• [Data excerpts]:
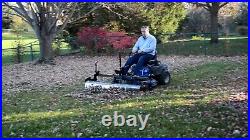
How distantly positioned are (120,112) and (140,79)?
8.79ft

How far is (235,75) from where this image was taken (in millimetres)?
11852

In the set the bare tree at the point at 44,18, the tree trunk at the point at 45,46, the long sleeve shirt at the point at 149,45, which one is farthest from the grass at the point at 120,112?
the tree trunk at the point at 45,46

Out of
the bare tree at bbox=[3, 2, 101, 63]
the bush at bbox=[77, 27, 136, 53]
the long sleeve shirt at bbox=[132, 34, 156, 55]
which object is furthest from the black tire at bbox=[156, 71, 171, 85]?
the bush at bbox=[77, 27, 136, 53]

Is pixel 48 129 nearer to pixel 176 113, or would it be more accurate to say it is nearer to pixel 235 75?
pixel 176 113

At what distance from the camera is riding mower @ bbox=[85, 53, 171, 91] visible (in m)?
9.87

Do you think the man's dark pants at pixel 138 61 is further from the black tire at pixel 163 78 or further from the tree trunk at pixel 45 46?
the tree trunk at pixel 45 46

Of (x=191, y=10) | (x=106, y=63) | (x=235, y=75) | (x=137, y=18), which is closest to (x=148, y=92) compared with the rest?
(x=235, y=75)

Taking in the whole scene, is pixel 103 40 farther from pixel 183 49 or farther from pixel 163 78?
pixel 163 78

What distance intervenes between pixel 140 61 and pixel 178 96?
1.72 meters

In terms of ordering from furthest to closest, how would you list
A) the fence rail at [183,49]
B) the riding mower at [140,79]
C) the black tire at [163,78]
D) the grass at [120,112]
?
1. the fence rail at [183,49]
2. the black tire at [163,78]
3. the riding mower at [140,79]
4. the grass at [120,112]

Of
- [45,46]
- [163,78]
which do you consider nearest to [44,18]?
[45,46]

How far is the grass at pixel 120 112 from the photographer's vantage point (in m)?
6.27

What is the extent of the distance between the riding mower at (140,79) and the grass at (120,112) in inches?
15.5

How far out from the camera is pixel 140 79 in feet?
32.7
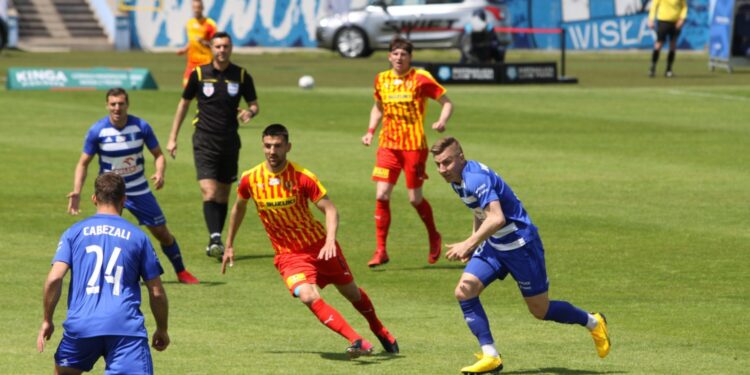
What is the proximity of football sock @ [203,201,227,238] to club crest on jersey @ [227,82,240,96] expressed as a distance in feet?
4.09

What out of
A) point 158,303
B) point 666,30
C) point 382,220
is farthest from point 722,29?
point 158,303

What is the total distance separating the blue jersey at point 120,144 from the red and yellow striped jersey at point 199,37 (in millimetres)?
14907

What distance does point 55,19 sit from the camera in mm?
54469

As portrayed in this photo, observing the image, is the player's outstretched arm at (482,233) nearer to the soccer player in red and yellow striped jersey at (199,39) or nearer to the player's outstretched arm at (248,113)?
the player's outstretched arm at (248,113)

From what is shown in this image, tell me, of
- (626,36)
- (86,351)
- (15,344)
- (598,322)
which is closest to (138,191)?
(15,344)

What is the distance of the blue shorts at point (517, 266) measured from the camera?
35.2 ft

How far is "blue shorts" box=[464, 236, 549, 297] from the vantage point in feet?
35.2

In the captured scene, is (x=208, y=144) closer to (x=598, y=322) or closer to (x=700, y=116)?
(x=598, y=322)

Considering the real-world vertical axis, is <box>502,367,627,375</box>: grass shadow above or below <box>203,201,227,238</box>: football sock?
above

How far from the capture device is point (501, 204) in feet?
35.3

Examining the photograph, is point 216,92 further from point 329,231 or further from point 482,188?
point 482,188

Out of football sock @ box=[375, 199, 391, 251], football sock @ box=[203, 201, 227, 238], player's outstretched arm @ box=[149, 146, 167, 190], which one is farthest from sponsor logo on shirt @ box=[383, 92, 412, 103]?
player's outstretched arm @ box=[149, 146, 167, 190]

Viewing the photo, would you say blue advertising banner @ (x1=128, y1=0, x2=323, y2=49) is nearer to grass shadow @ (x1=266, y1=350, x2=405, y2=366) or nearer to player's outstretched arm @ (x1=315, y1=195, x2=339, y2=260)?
grass shadow @ (x1=266, y1=350, x2=405, y2=366)

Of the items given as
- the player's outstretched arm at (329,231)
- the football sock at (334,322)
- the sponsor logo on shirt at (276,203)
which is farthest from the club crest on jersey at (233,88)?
the football sock at (334,322)
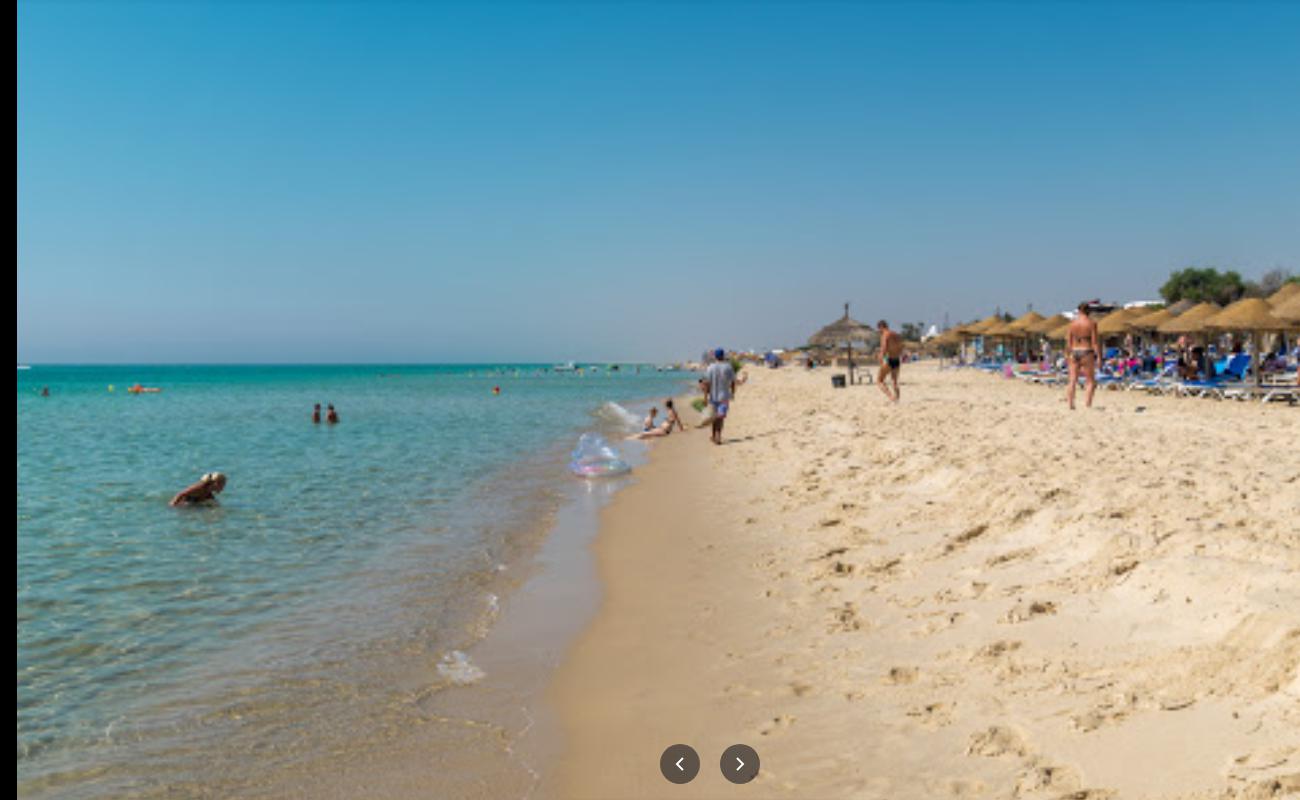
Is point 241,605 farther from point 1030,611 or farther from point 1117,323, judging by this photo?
point 1117,323

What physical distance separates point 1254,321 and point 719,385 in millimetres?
12935

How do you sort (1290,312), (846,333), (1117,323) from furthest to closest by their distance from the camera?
(846,333) < (1117,323) < (1290,312)

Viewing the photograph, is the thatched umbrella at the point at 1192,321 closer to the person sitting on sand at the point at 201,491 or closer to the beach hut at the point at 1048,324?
the beach hut at the point at 1048,324

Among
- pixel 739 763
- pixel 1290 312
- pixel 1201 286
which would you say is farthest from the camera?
pixel 1201 286

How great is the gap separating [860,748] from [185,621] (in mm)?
5647

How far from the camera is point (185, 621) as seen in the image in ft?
21.9

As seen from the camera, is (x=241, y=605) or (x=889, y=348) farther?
(x=889, y=348)

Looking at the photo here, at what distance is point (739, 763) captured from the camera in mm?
3664

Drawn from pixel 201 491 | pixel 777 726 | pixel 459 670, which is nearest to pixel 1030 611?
pixel 777 726

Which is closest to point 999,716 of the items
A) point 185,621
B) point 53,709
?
point 53,709

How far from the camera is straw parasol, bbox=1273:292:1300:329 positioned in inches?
716

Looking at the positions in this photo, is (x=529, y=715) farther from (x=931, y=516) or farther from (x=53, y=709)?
(x=931, y=516)

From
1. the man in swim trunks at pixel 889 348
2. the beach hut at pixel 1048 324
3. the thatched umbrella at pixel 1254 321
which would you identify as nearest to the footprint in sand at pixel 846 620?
the man in swim trunks at pixel 889 348

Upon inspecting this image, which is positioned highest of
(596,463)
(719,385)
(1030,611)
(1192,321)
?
(1192,321)
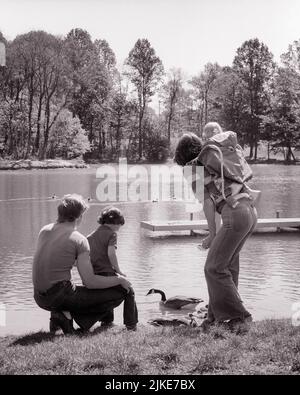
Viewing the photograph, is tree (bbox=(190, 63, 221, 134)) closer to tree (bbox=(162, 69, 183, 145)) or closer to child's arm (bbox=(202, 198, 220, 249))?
tree (bbox=(162, 69, 183, 145))

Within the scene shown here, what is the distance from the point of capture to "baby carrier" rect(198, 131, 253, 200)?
5.46m

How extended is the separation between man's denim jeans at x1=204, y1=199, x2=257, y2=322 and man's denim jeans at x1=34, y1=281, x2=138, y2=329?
0.76 meters

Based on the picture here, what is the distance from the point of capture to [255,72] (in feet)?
221

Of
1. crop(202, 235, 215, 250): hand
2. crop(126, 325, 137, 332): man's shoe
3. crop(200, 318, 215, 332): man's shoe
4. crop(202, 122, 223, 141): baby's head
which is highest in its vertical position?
crop(202, 122, 223, 141): baby's head

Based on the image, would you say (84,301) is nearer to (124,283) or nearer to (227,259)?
(124,283)

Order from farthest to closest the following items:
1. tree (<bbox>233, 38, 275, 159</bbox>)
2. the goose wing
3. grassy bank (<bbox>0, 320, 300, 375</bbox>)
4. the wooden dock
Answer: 1. tree (<bbox>233, 38, 275, 159</bbox>)
2. the wooden dock
3. the goose wing
4. grassy bank (<bbox>0, 320, 300, 375</bbox>)

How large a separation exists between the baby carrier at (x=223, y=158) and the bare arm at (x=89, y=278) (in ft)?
3.95

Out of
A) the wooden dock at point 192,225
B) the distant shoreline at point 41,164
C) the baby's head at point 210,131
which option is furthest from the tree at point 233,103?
the baby's head at point 210,131

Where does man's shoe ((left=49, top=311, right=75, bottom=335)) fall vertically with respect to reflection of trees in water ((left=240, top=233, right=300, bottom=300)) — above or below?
above

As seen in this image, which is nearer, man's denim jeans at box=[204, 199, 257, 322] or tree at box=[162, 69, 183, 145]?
man's denim jeans at box=[204, 199, 257, 322]

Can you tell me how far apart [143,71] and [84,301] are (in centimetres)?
6237

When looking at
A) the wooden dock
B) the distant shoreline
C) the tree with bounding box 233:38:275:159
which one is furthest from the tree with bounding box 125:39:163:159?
the wooden dock

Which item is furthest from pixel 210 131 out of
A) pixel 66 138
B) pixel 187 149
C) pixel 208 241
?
pixel 66 138

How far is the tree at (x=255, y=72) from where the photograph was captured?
6688 cm
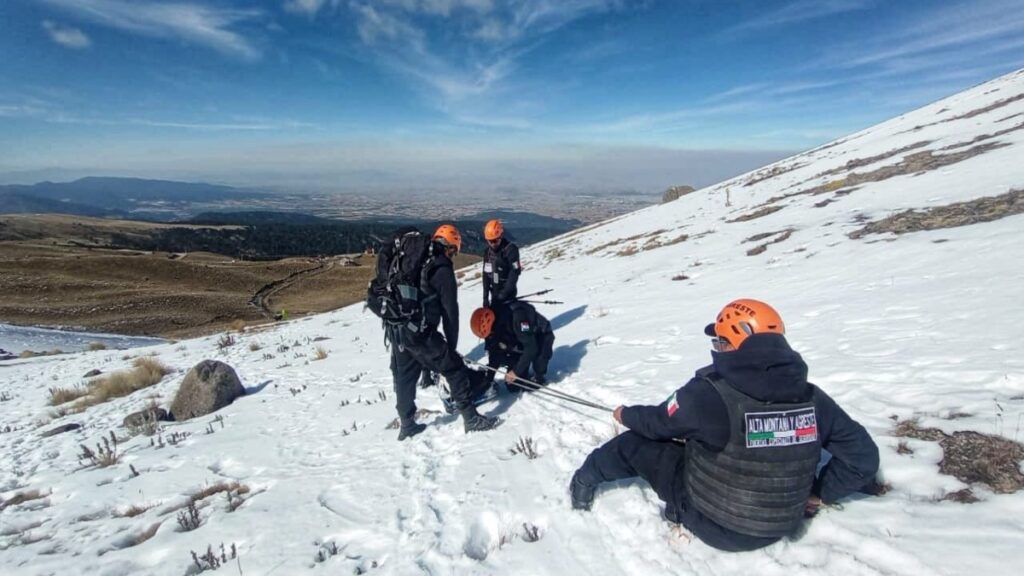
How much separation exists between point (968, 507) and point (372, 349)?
1136 cm

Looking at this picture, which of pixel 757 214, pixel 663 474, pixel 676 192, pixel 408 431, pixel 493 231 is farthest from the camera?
pixel 676 192

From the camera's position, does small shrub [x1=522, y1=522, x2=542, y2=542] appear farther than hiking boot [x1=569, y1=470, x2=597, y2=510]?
No

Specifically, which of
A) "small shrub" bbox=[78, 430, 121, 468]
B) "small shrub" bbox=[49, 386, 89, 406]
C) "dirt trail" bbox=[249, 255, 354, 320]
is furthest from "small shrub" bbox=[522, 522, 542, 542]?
"dirt trail" bbox=[249, 255, 354, 320]

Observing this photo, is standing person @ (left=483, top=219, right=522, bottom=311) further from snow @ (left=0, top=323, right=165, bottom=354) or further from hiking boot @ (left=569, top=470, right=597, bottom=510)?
snow @ (left=0, top=323, right=165, bottom=354)

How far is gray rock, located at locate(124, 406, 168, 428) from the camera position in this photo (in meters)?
8.35

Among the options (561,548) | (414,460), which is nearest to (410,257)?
(414,460)

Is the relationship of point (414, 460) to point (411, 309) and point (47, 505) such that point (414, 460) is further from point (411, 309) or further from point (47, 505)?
point (47, 505)

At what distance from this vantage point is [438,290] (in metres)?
6.32

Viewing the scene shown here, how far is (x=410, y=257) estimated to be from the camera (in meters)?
6.16

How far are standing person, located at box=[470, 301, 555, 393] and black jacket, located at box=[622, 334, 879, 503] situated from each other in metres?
3.74

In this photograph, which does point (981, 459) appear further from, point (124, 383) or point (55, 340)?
point (55, 340)

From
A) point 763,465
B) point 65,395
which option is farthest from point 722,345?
point 65,395

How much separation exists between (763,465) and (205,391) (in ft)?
31.4

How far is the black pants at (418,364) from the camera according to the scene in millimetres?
6266
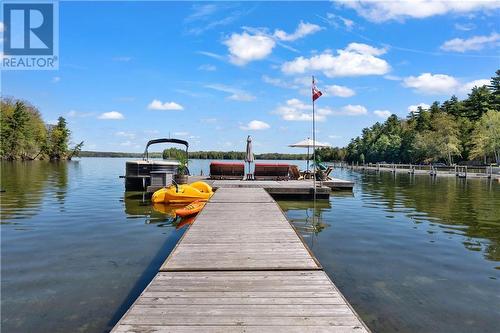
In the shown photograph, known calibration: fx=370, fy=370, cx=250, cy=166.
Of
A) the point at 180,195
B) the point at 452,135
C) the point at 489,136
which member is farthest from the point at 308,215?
the point at 452,135

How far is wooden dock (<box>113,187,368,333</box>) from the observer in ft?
12.4

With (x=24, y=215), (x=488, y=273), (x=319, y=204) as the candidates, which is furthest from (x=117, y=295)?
(x=319, y=204)

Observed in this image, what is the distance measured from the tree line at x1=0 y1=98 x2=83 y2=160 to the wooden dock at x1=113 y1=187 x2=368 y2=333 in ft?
257

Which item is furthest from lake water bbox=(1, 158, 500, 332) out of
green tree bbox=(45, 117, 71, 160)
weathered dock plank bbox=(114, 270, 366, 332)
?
green tree bbox=(45, 117, 71, 160)

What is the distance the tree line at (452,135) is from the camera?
56469mm

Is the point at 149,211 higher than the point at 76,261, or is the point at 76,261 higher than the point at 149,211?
the point at 149,211

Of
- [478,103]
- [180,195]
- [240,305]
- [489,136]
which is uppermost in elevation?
[478,103]

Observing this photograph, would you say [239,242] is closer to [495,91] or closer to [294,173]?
[294,173]

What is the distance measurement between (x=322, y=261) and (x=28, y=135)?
85.8 metres

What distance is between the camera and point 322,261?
8000mm

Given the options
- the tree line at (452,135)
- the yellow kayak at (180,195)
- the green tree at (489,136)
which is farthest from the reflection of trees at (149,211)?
the green tree at (489,136)

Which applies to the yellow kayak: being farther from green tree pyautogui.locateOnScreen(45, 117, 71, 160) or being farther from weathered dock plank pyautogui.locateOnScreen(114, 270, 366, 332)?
green tree pyautogui.locateOnScreen(45, 117, 71, 160)

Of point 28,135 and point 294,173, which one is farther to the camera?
point 28,135

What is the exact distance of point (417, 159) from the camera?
7438cm
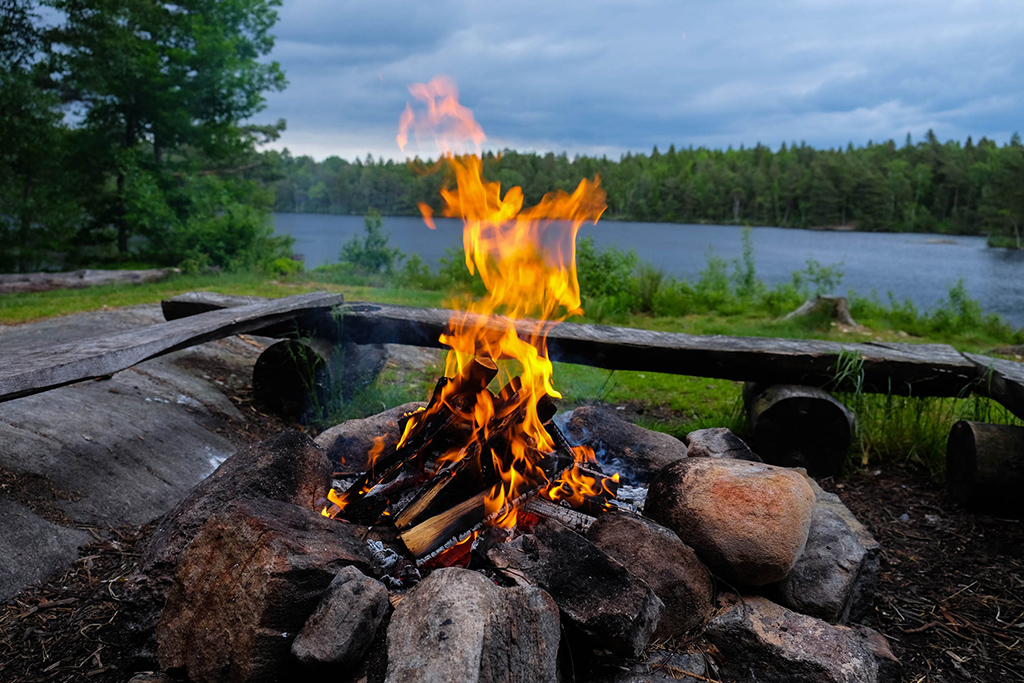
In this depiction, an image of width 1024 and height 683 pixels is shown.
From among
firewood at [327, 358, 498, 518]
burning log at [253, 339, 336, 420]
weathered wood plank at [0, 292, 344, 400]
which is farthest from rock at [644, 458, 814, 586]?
burning log at [253, 339, 336, 420]

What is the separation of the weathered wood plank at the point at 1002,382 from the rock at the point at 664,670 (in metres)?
3.44

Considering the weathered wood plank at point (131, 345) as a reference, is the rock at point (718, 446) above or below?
below

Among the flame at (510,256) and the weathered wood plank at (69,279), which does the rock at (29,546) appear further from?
the weathered wood plank at (69,279)

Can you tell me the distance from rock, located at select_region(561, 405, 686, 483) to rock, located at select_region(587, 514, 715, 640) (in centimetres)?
86

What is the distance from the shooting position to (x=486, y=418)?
3451 millimetres

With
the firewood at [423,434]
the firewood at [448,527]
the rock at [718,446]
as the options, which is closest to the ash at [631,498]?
the rock at [718,446]

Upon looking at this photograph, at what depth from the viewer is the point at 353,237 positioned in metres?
18.3

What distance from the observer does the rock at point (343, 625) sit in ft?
7.00

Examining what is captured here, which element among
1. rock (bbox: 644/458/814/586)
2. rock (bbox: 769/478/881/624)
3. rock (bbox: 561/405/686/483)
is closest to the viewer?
rock (bbox: 644/458/814/586)

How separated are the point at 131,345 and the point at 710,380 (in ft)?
21.4

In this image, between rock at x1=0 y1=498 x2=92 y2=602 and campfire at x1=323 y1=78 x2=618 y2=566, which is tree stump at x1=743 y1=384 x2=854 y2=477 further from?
rock at x1=0 y1=498 x2=92 y2=602

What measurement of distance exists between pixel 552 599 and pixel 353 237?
55.9 feet

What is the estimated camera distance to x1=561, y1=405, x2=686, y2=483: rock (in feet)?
12.6

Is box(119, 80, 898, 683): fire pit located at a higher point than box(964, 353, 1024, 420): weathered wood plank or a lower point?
lower
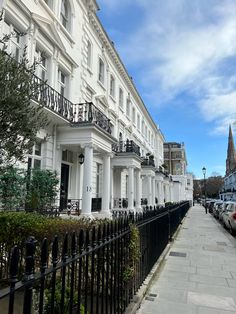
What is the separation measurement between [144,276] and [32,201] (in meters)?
6.03

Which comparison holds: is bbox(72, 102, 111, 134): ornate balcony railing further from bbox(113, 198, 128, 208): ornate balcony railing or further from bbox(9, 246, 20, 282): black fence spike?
bbox(9, 246, 20, 282): black fence spike

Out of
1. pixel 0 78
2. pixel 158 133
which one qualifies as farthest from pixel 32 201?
pixel 158 133

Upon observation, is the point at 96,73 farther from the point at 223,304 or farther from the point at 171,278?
the point at 223,304

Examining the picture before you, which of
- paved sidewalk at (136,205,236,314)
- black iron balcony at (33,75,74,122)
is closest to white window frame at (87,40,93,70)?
black iron balcony at (33,75,74,122)

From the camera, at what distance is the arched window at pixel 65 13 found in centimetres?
1620

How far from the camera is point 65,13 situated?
16594mm

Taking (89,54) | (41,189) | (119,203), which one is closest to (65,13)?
(89,54)

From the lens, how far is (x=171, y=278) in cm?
659

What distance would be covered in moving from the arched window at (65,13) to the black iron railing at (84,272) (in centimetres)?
1345

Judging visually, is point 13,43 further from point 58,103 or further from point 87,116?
point 87,116

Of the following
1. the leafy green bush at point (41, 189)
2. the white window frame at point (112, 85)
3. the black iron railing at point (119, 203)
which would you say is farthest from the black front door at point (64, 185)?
the white window frame at point (112, 85)

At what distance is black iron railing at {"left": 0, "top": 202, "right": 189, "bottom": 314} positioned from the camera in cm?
183

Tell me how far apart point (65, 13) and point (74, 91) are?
4359 mm

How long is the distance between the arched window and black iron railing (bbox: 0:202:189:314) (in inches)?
529
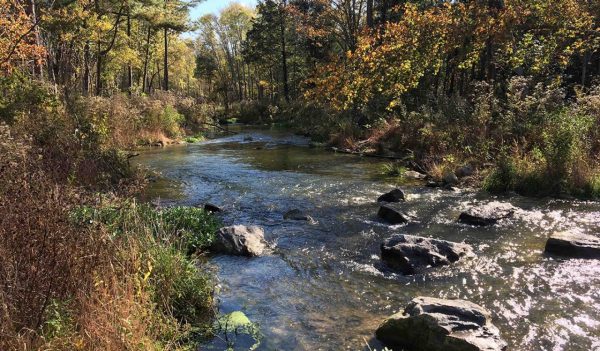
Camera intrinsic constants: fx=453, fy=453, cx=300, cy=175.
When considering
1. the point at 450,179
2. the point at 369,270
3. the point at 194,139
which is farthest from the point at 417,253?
the point at 194,139

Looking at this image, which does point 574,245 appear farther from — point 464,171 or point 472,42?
point 472,42

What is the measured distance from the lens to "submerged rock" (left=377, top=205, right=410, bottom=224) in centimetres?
1027

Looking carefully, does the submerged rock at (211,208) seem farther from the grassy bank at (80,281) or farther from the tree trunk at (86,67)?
the tree trunk at (86,67)

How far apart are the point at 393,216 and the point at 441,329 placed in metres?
5.27

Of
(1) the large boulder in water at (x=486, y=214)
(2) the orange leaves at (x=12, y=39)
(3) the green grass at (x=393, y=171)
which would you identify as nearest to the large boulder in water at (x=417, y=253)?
(1) the large boulder in water at (x=486, y=214)

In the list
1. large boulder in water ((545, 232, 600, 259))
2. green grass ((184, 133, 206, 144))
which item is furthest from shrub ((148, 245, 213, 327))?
green grass ((184, 133, 206, 144))

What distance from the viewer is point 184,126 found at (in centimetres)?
3138

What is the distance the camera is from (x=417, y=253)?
25.7 ft

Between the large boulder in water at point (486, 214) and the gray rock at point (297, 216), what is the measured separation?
11.4ft

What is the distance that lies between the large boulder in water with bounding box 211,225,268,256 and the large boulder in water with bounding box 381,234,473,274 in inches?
92.0

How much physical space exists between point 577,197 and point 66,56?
34082 mm

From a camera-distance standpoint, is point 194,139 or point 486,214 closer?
point 486,214

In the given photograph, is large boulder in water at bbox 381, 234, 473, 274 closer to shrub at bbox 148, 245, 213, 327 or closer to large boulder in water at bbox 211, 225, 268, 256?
large boulder in water at bbox 211, 225, 268, 256

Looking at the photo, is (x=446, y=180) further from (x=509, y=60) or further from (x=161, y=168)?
(x=161, y=168)
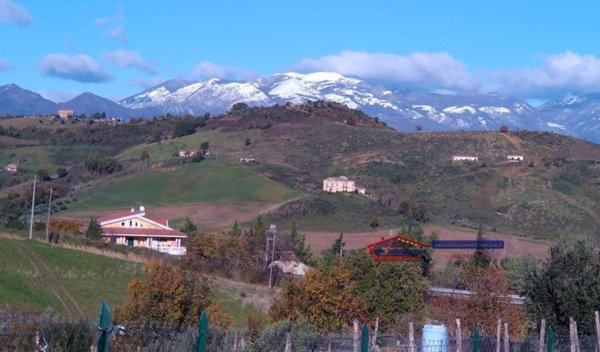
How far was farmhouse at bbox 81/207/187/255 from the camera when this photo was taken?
60344 mm

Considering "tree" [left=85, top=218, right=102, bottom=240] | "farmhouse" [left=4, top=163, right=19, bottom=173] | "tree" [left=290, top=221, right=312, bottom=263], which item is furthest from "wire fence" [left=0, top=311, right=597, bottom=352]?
"farmhouse" [left=4, top=163, right=19, bottom=173]

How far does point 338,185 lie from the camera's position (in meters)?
83.4

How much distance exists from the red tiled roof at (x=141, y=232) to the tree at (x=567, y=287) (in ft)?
138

• [Your task]: Where the line containing "In the given" appears above, start there and set down each line exactly through the last line of the data; leave out every picture.

• [Output]:
In the given photograph, is large boulder in water at bbox 381, 234, 473, 274 closer to shrub at bbox 148, 245, 213, 327 or closer to large boulder in water at bbox 211, 225, 268, 256?
large boulder in water at bbox 211, 225, 268, 256

Looking at the photo, is (x=446, y=180) further from (x=509, y=60) or further from (x=161, y=168)?
(x=161, y=168)
How far was farmhouse at bbox 81/207/187/255 from the camera when this photo was taken?
60344 mm

Considering "tree" [left=85, top=218, right=102, bottom=240] | "farmhouse" [left=4, top=163, right=19, bottom=173] | "tree" [left=290, top=221, right=312, bottom=263], which item is furthest from "wire fence" [left=0, top=311, right=597, bottom=352]?
"farmhouse" [left=4, top=163, right=19, bottom=173]

How far does point 338,185 lie from the camera's position (in meters)?
83.4

How much distance exists from the red tiled roof at (x=141, y=232) to the tree at (x=567, y=287) (in ft)?
138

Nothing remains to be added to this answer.